__Task item__
Transcribe the entries below word for word, beginning at the line with "Best Place to Visit in Singapore" and stopping after the line with "WORKERY TRZEWIKI KLASYCZNE"; drop all pictures.

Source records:

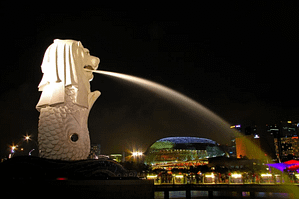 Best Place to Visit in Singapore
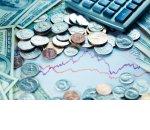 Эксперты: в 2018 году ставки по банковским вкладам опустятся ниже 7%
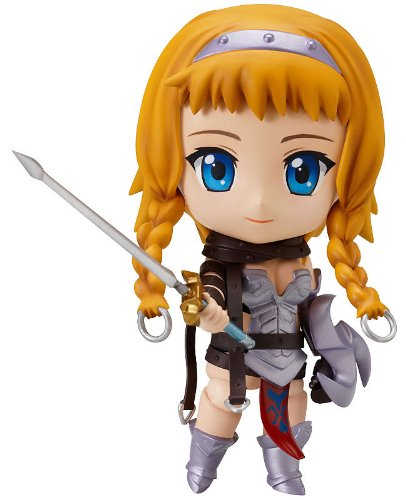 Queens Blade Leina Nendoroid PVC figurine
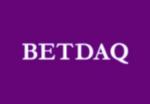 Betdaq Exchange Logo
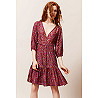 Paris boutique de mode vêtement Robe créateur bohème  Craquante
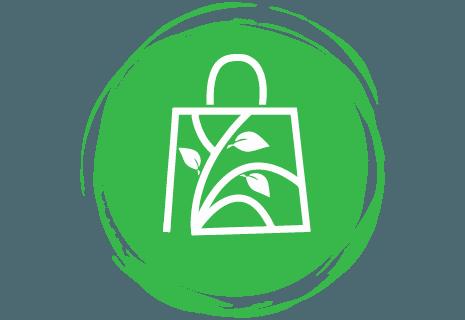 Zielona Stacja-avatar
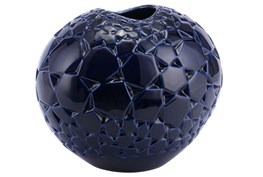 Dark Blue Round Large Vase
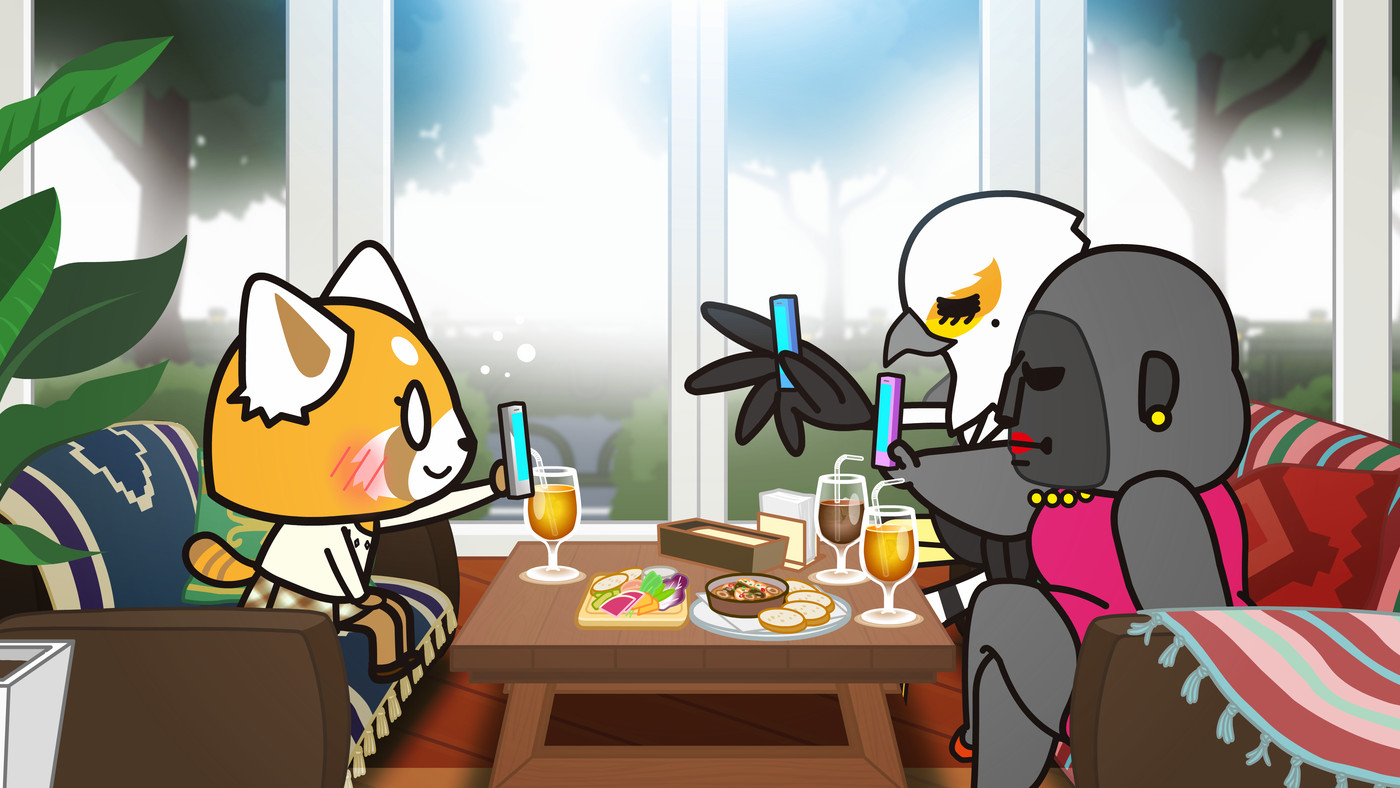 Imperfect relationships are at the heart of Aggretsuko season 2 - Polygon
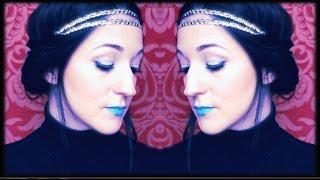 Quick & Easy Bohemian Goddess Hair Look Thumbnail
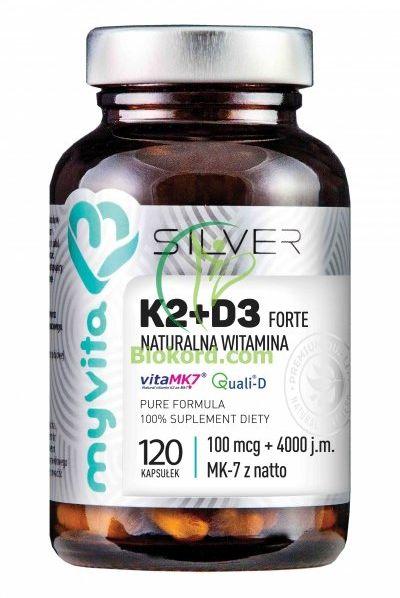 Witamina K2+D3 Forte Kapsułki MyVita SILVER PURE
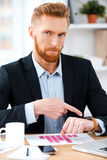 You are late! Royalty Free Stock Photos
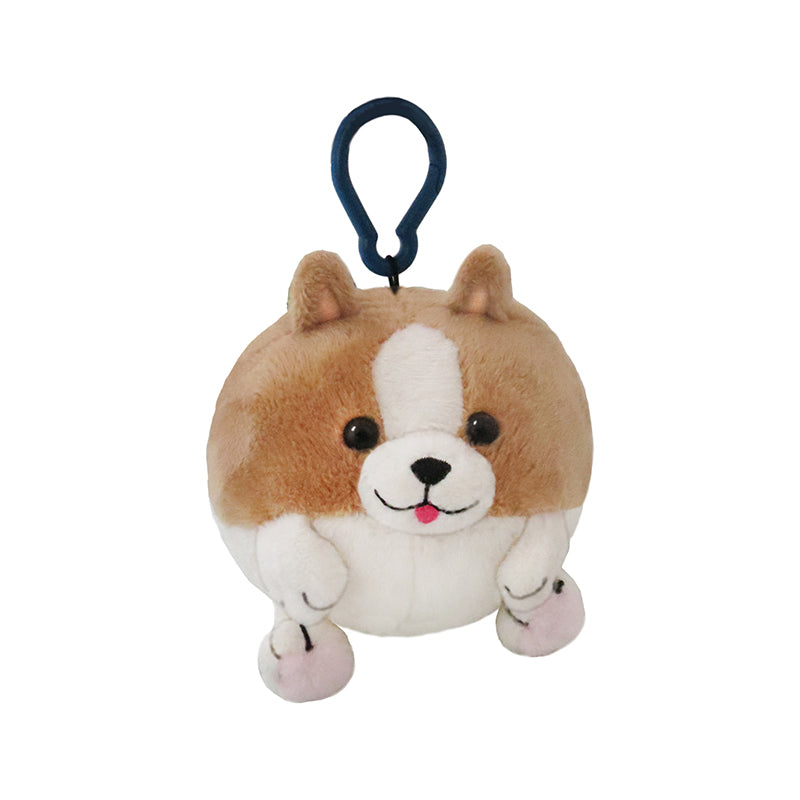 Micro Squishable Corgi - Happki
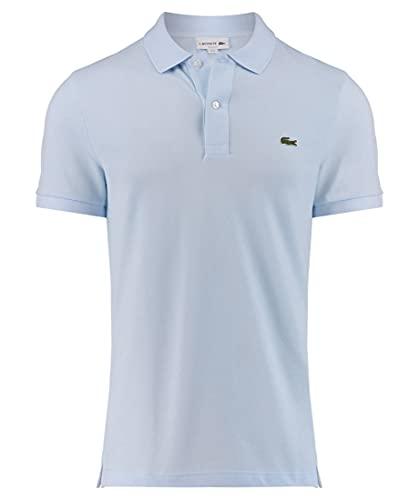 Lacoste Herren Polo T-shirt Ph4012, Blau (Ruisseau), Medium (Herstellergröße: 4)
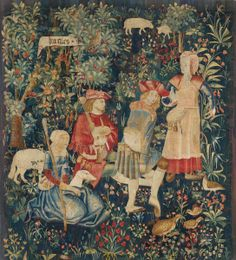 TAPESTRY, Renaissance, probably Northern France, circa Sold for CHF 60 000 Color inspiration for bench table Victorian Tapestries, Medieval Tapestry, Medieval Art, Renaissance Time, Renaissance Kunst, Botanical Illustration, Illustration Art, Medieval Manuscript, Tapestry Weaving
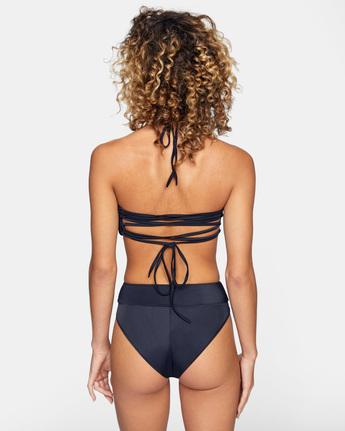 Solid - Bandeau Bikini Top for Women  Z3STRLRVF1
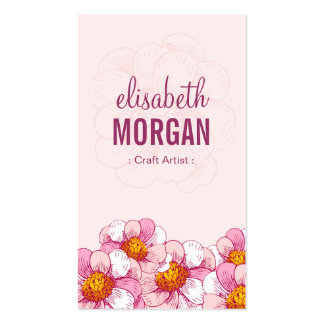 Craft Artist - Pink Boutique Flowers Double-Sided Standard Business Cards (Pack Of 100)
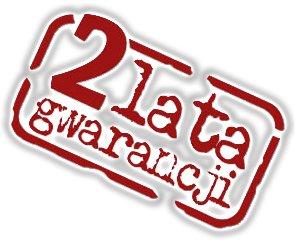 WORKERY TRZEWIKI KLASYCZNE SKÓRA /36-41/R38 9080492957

* * *

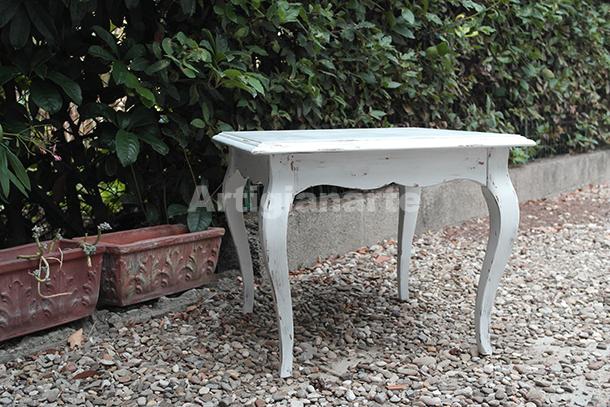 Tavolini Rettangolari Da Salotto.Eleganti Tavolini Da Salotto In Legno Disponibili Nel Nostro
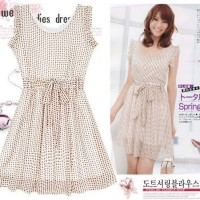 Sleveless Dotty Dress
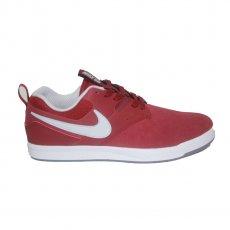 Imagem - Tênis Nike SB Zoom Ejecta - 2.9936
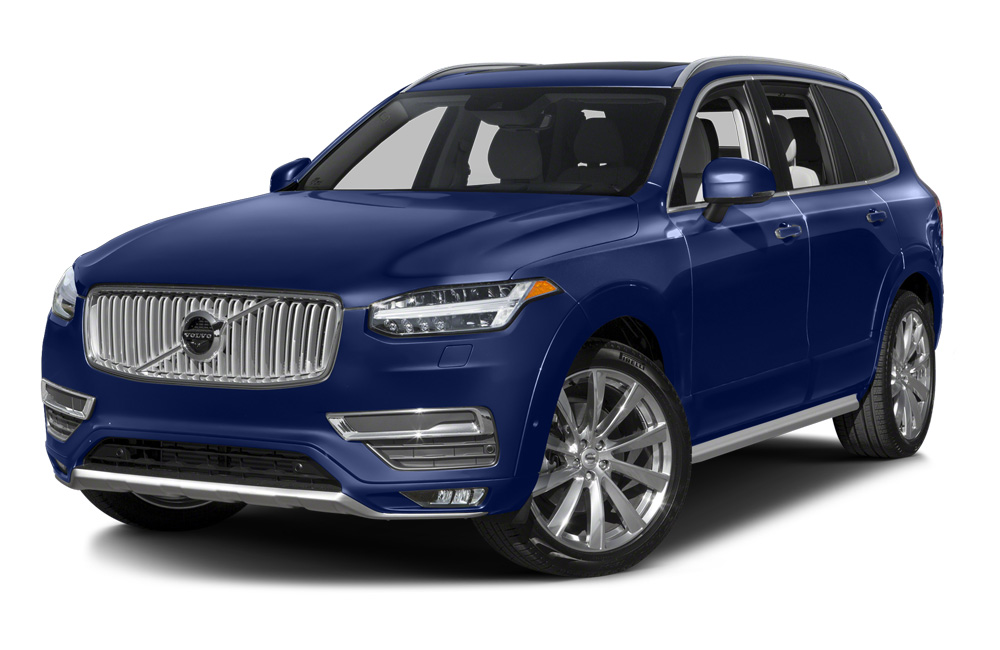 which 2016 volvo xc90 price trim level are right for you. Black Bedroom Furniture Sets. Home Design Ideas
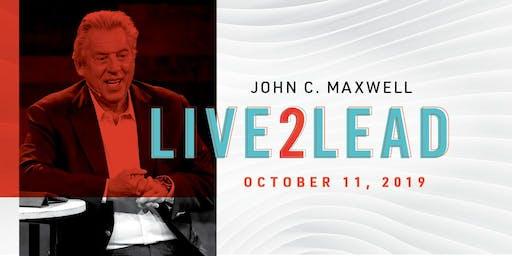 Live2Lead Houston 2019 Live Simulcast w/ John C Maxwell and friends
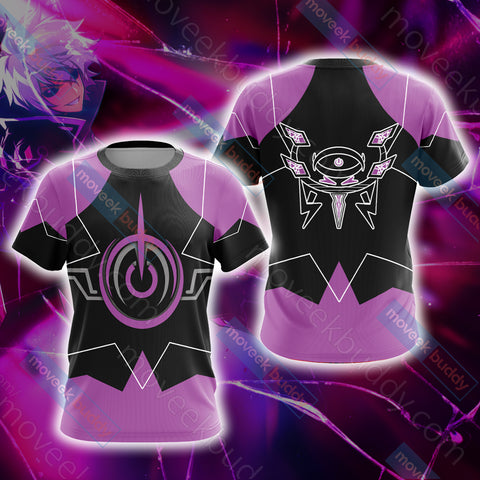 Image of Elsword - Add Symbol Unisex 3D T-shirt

__Result of this task__
 Best Place to Visit in Singapore
 Эксперты: в 2018 году ставки по банковским вкладам опустятся ниже 7%
 Queens Blade Leina Nendoroid PVC figurine
 Betdaq Exchange Logo
 Paris boutique de mode vêtement Robe créateur bohème  Craquante
 Zielona Stacja-avatar
 Dark Blue Round Large Vase
 Imperfect relationships are at the heart of Aggretsuko season 2 - Polygon
 Quick & Easy Bohemian Goddess Hair Look Thumbnail
 Witamina K2+D3 Forte Kapsułki MyVita SILVER PURE
 You are late! Royalty Free Stock Photos
 Micro Squishable Corgi - Happki
 Lacoste Herren Polo T-shirt Ph4012, Blau (Ruisseau), Medium (Herstellergröße: 4)
 TAPESTRY, Renaissance, probably Northern France, circa Sold for CHF 60 000 Color inspiration for bench table Victorian Tapestries, Medieval Tapestry, Medieval Art, Renaissance Time, Renaissance Kunst, Botanical Illustration, Illustration Art, Medieval Manuscript, Tapestry Weaving
 Solid - Bandeau Bikini Top for Women  Z3STRLRVF1
 Craft Artist - Pink Boutique Flowers Double-Sided Standard Business Cards (Pack Of 100)
 WORKERY TRZEWIKI KLASYCZNE SKÓRA /36-41/R38 9080492957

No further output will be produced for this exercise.